Article 34     Staff personnel of a securities firm attending board meetings shall faithfully record meeting minutes in details and the summary, method of resolution, and voting results of all the proposals submitted to the board meeting in accordance with relevant regulations. In case a director has an interest in a proposal, the name of the director who has an interest in the proposal and the specific reason why he or she should abstain from discussion and voting, or not to abstain, shall be stated in the company's meeting minutes.
    The board meeting minutes shall be signed or chopped by the chairman and secretary of the meeting, to be distributed to each director and supervisor within 20 days after the meeting. The director attendance records should be part of the meeting minutes. Board meeting minutes shall be treated as important corporate records and, during the life of the company, shall be placed in safekeeping permanently.

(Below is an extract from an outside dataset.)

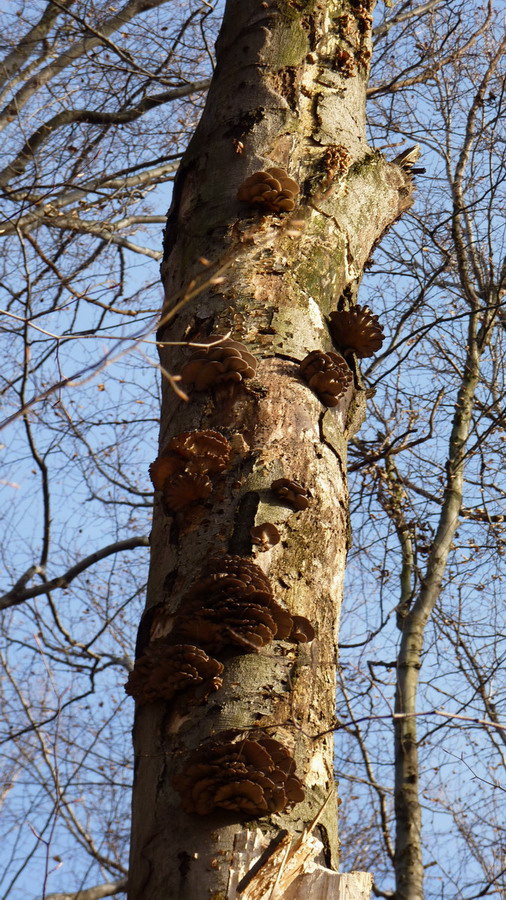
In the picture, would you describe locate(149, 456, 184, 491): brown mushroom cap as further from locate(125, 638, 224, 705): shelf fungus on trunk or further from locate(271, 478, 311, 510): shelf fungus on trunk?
→ locate(125, 638, 224, 705): shelf fungus on trunk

    Meeting minutes may be produced, distributed and stored electronically.
    The company shall audio- or video-record the whole proceedings of the board meetings and the recordings shall be kept for at least five years. The recordings may be stored electronically.
    If, prior to expiry of the storage period in the preceding paragraph, there is a lawsuit pertaining to matters resolved at the board meeting, the audio or video recordings that are part of the evidence shall continue to be kept, in which case the preceding paragraph shall not apply.
    Where a board of directors' meeting is held via videoconferencing, the audio and video recordings of the meeting shall be part of the meeting minutes and shall be stored permanently.
    Where a resolution of the board of directors violates laws, regulations, articles of incorporation, or resolutions adopted in the shareholders' meeting, and thus causing injury to the company, dissenting directors whose dissent can be proven by minutes or written statements will not be liable for damages.